W hidżabie nawet w lunaparku

Rzeczpospolita/a.

publikacja 09.07.2006 17:45

21-letnia muzułmanka wygrała spór ze szwedzkim pracodawcą. Nie tylko będzie mogła pracować w chuście, ale dostanie odszkodowanie - napisała Rzeczpospolita.
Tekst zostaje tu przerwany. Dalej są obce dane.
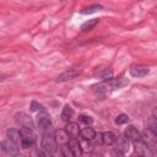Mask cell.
<instances>
[{
    "instance_id": "1",
    "label": "cell",
    "mask_w": 157,
    "mask_h": 157,
    "mask_svg": "<svg viewBox=\"0 0 157 157\" xmlns=\"http://www.w3.org/2000/svg\"><path fill=\"white\" fill-rule=\"evenodd\" d=\"M40 145H42V148H43L45 152H48L49 155L54 153V152L56 151V146H58L55 137H54L50 132H44V134H43Z\"/></svg>"
},
{
    "instance_id": "2",
    "label": "cell",
    "mask_w": 157,
    "mask_h": 157,
    "mask_svg": "<svg viewBox=\"0 0 157 157\" xmlns=\"http://www.w3.org/2000/svg\"><path fill=\"white\" fill-rule=\"evenodd\" d=\"M141 137L148 147H153L157 145V134L150 128H146L141 131Z\"/></svg>"
},
{
    "instance_id": "3",
    "label": "cell",
    "mask_w": 157,
    "mask_h": 157,
    "mask_svg": "<svg viewBox=\"0 0 157 157\" xmlns=\"http://www.w3.org/2000/svg\"><path fill=\"white\" fill-rule=\"evenodd\" d=\"M81 74V69H77V67H71V69H67L65 70L64 72H61L58 77H56V82H65V81H69V80H72L75 78L76 76H78Z\"/></svg>"
},
{
    "instance_id": "4",
    "label": "cell",
    "mask_w": 157,
    "mask_h": 157,
    "mask_svg": "<svg viewBox=\"0 0 157 157\" xmlns=\"http://www.w3.org/2000/svg\"><path fill=\"white\" fill-rule=\"evenodd\" d=\"M52 120L49 118V115L47 113H43V114H39L38 117V128L39 130L44 134V132H50L52 131Z\"/></svg>"
},
{
    "instance_id": "5",
    "label": "cell",
    "mask_w": 157,
    "mask_h": 157,
    "mask_svg": "<svg viewBox=\"0 0 157 157\" xmlns=\"http://www.w3.org/2000/svg\"><path fill=\"white\" fill-rule=\"evenodd\" d=\"M1 150L6 153V155H10V156H17L20 155V150H18V145L13 144L12 141L10 140H5V141H1Z\"/></svg>"
},
{
    "instance_id": "6",
    "label": "cell",
    "mask_w": 157,
    "mask_h": 157,
    "mask_svg": "<svg viewBox=\"0 0 157 157\" xmlns=\"http://www.w3.org/2000/svg\"><path fill=\"white\" fill-rule=\"evenodd\" d=\"M130 75L132 77H145L147 76V74L150 72L148 67L145 66V65H141V64H134L130 66V70H129Z\"/></svg>"
},
{
    "instance_id": "7",
    "label": "cell",
    "mask_w": 157,
    "mask_h": 157,
    "mask_svg": "<svg viewBox=\"0 0 157 157\" xmlns=\"http://www.w3.org/2000/svg\"><path fill=\"white\" fill-rule=\"evenodd\" d=\"M15 121L20 126H26V128H32V129L34 128L32 118L28 114H26V113H17L15 115Z\"/></svg>"
},
{
    "instance_id": "8",
    "label": "cell",
    "mask_w": 157,
    "mask_h": 157,
    "mask_svg": "<svg viewBox=\"0 0 157 157\" xmlns=\"http://www.w3.org/2000/svg\"><path fill=\"white\" fill-rule=\"evenodd\" d=\"M54 137L56 140V144L58 146H63V145H67L69 141H70V135L69 132L66 131V129H58L55 130L54 132Z\"/></svg>"
},
{
    "instance_id": "9",
    "label": "cell",
    "mask_w": 157,
    "mask_h": 157,
    "mask_svg": "<svg viewBox=\"0 0 157 157\" xmlns=\"http://www.w3.org/2000/svg\"><path fill=\"white\" fill-rule=\"evenodd\" d=\"M129 144H130V140L125 136V135H120L117 137V141H115V147H117V151H119L121 155L126 153L129 151Z\"/></svg>"
},
{
    "instance_id": "10",
    "label": "cell",
    "mask_w": 157,
    "mask_h": 157,
    "mask_svg": "<svg viewBox=\"0 0 157 157\" xmlns=\"http://www.w3.org/2000/svg\"><path fill=\"white\" fill-rule=\"evenodd\" d=\"M124 135H125L131 142H134V141L141 139V132H139L137 129H136L134 125H128V128H126L125 131H124Z\"/></svg>"
},
{
    "instance_id": "11",
    "label": "cell",
    "mask_w": 157,
    "mask_h": 157,
    "mask_svg": "<svg viewBox=\"0 0 157 157\" xmlns=\"http://www.w3.org/2000/svg\"><path fill=\"white\" fill-rule=\"evenodd\" d=\"M6 137H7V140H10V141H12L13 144H16V145H21V135H20V130H16V129H13V128H11V129H7L6 130Z\"/></svg>"
},
{
    "instance_id": "12",
    "label": "cell",
    "mask_w": 157,
    "mask_h": 157,
    "mask_svg": "<svg viewBox=\"0 0 157 157\" xmlns=\"http://www.w3.org/2000/svg\"><path fill=\"white\" fill-rule=\"evenodd\" d=\"M69 146H70V148H71V151H72V153H74L75 157H76V156H81V155L83 153L82 147H81V144L78 142L77 137H70Z\"/></svg>"
},
{
    "instance_id": "13",
    "label": "cell",
    "mask_w": 157,
    "mask_h": 157,
    "mask_svg": "<svg viewBox=\"0 0 157 157\" xmlns=\"http://www.w3.org/2000/svg\"><path fill=\"white\" fill-rule=\"evenodd\" d=\"M132 145H134V147H135V151L139 153V155H141V156H145V155H147V150H148V146L144 142V140H142V137L140 139V140H136V141H134L132 142Z\"/></svg>"
},
{
    "instance_id": "14",
    "label": "cell",
    "mask_w": 157,
    "mask_h": 157,
    "mask_svg": "<svg viewBox=\"0 0 157 157\" xmlns=\"http://www.w3.org/2000/svg\"><path fill=\"white\" fill-rule=\"evenodd\" d=\"M80 135H81V137L83 139V140H86V141H91V140H93L94 137H96V131H94V129L93 128H91V126H86V128H83L82 130H81V132H80Z\"/></svg>"
},
{
    "instance_id": "15",
    "label": "cell",
    "mask_w": 157,
    "mask_h": 157,
    "mask_svg": "<svg viewBox=\"0 0 157 157\" xmlns=\"http://www.w3.org/2000/svg\"><path fill=\"white\" fill-rule=\"evenodd\" d=\"M117 137H118V136H117L114 132H112V131H105V132L102 134V142H103L104 145H107V146H112V145L115 144Z\"/></svg>"
},
{
    "instance_id": "16",
    "label": "cell",
    "mask_w": 157,
    "mask_h": 157,
    "mask_svg": "<svg viewBox=\"0 0 157 157\" xmlns=\"http://www.w3.org/2000/svg\"><path fill=\"white\" fill-rule=\"evenodd\" d=\"M109 82H110L112 90H119V88H123L126 85H129V80L125 78V77H120L118 80H110Z\"/></svg>"
},
{
    "instance_id": "17",
    "label": "cell",
    "mask_w": 157,
    "mask_h": 157,
    "mask_svg": "<svg viewBox=\"0 0 157 157\" xmlns=\"http://www.w3.org/2000/svg\"><path fill=\"white\" fill-rule=\"evenodd\" d=\"M66 131L69 132L70 137H77V136L80 135V132H81L80 126H78V124H76V123H69V124L66 125Z\"/></svg>"
},
{
    "instance_id": "18",
    "label": "cell",
    "mask_w": 157,
    "mask_h": 157,
    "mask_svg": "<svg viewBox=\"0 0 157 157\" xmlns=\"http://www.w3.org/2000/svg\"><path fill=\"white\" fill-rule=\"evenodd\" d=\"M98 22H99V20H98V18L88 20V21H86L85 23H82V26H81V31H83V32L91 31V29H93V28L98 25Z\"/></svg>"
},
{
    "instance_id": "19",
    "label": "cell",
    "mask_w": 157,
    "mask_h": 157,
    "mask_svg": "<svg viewBox=\"0 0 157 157\" xmlns=\"http://www.w3.org/2000/svg\"><path fill=\"white\" fill-rule=\"evenodd\" d=\"M72 115H74V109L69 104H65L64 108H63V110H61V119L64 121H67Z\"/></svg>"
},
{
    "instance_id": "20",
    "label": "cell",
    "mask_w": 157,
    "mask_h": 157,
    "mask_svg": "<svg viewBox=\"0 0 157 157\" xmlns=\"http://www.w3.org/2000/svg\"><path fill=\"white\" fill-rule=\"evenodd\" d=\"M20 135H21V139H32V137H34L33 129L32 128H26V126L20 128Z\"/></svg>"
},
{
    "instance_id": "21",
    "label": "cell",
    "mask_w": 157,
    "mask_h": 157,
    "mask_svg": "<svg viewBox=\"0 0 157 157\" xmlns=\"http://www.w3.org/2000/svg\"><path fill=\"white\" fill-rule=\"evenodd\" d=\"M103 7L101 5H92V6H88L83 10H81V13L82 15H90V13H94V12H98L101 11Z\"/></svg>"
},
{
    "instance_id": "22",
    "label": "cell",
    "mask_w": 157,
    "mask_h": 157,
    "mask_svg": "<svg viewBox=\"0 0 157 157\" xmlns=\"http://www.w3.org/2000/svg\"><path fill=\"white\" fill-rule=\"evenodd\" d=\"M98 76L103 81H110V80H113V71H112V69H104L99 72Z\"/></svg>"
},
{
    "instance_id": "23",
    "label": "cell",
    "mask_w": 157,
    "mask_h": 157,
    "mask_svg": "<svg viewBox=\"0 0 157 157\" xmlns=\"http://www.w3.org/2000/svg\"><path fill=\"white\" fill-rule=\"evenodd\" d=\"M59 147H60V152H61L63 156H65V157H75L74 153H72V151H71V148H70V146H69V144L67 145L59 146Z\"/></svg>"
},
{
    "instance_id": "24",
    "label": "cell",
    "mask_w": 157,
    "mask_h": 157,
    "mask_svg": "<svg viewBox=\"0 0 157 157\" xmlns=\"http://www.w3.org/2000/svg\"><path fill=\"white\" fill-rule=\"evenodd\" d=\"M33 145H34V137H32V139H21V147L29 148V147H33Z\"/></svg>"
},
{
    "instance_id": "25",
    "label": "cell",
    "mask_w": 157,
    "mask_h": 157,
    "mask_svg": "<svg viewBox=\"0 0 157 157\" xmlns=\"http://www.w3.org/2000/svg\"><path fill=\"white\" fill-rule=\"evenodd\" d=\"M128 121H129V117L126 114H119L115 118V124H118V125H123V124H125Z\"/></svg>"
},
{
    "instance_id": "26",
    "label": "cell",
    "mask_w": 157,
    "mask_h": 157,
    "mask_svg": "<svg viewBox=\"0 0 157 157\" xmlns=\"http://www.w3.org/2000/svg\"><path fill=\"white\" fill-rule=\"evenodd\" d=\"M78 120H80L81 123H83L85 125H91V124L93 123V119H92L91 117H88V115H80V117H78Z\"/></svg>"
},
{
    "instance_id": "27",
    "label": "cell",
    "mask_w": 157,
    "mask_h": 157,
    "mask_svg": "<svg viewBox=\"0 0 157 157\" xmlns=\"http://www.w3.org/2000/svg\"><path fill=\"white\" fill-rule=\"evenodd\" d=\"M148 128H150V129H152V130L157 134V118L152 117V118L148 120Z\"/></svg>"
},
{
    "instance_id": "28",
    "label": "cell",
    "mask_w": 157,
    "mask_h": 157,
    "mask_svg": "<svg viewBox=\"0 0 157 157\" xmlns=\"http://www.w3.org/2000/svg\"><path fill=\"white\" fill-rule=\"evenodd\" d=\"M29 109H31V112H38V110H42V109H43V107H42V105L38 103V102H36V101H32Z\"/></svg>"
},
{
    "instance_id": "29",
    "label": "cell",
    "mask_w": 157,
    "mask_h": 157,
    "mask_svg": "<svg viewBox=\"0 0 157 157\" xmlns=\"http://www.w3.org/2000/svg\"><path fill=\"white\" fill-rule=\"evenodd\" d=\"M153 117H155V118H157V108L153 110Z\"/></svg>"
}]
</instances>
Duaa Daebes, z pochodzenia Irakijka, starała się o pracę w wesołym miasteczku Liseberg w Göteborgu - wyjaśnia gazeta. W styczniu wraz z sześcioma tysiącami innych osób złożyła podanie i pomyślnie przeszła dwie rundy rozmów. Podczas trzeciej okazało się, że choć Duaa spełnia wszelkie kryteria, pracy nie dostanie, bo nosi hidżab. Emigrantka poskarżyła się natychmiast do Urzędu ds. Dyskryminacji Etnicznej. Ten przyznał jej rację. Na efekty nie trzeba było długo czekać. Następnego dnia do poszkodowanej muzułmanki zadzwonił szef działu kadr lunaparku i podziękował jej... za zwrócenie uwagi na problem ubiorów w wesołym miasteczku. Po czym zaoferował jej pracę i odszkodowanie w wysokości 15 tysięcy koron (prawie 6500 zł.). Powiadomił ją również, że reguły dotyczące strojów pracowników w wesołym miasteczku zostaną zmienione tak, aby osoby różnych wyznań mogły tam znaleźć zatrudnienie. Kilka dni później dział kadr zawiadomił muzułmankę, iż dostanie specjalny hidżab i koszulę z długimi rękawami w barwach Lisebergu. - Mam nadzieję, że stanę się wzorem dla innych muzułmanek - oznajmiła zadowolona Duaa. Batalię o prawo do noszenia chusty w pracy wygrała również muzułmańska nauczycielka jednej ze szkół w niemieckim Stuttgarcie. Dyrekcja nie zgadzała się na jej nakrycie głowy, argumentując, że demonstrowanie symboli religijnych rozprasza uczniów i jest sprzeczne z prawem. Opinii tej nie podzielił sąd administracyjny. Argumentował, że wszyscy powinni być równi wobec prawa, więc skoro w szkole mogą uczyć zakonnice, mogą uczyć też muzułmanki w hidżabach.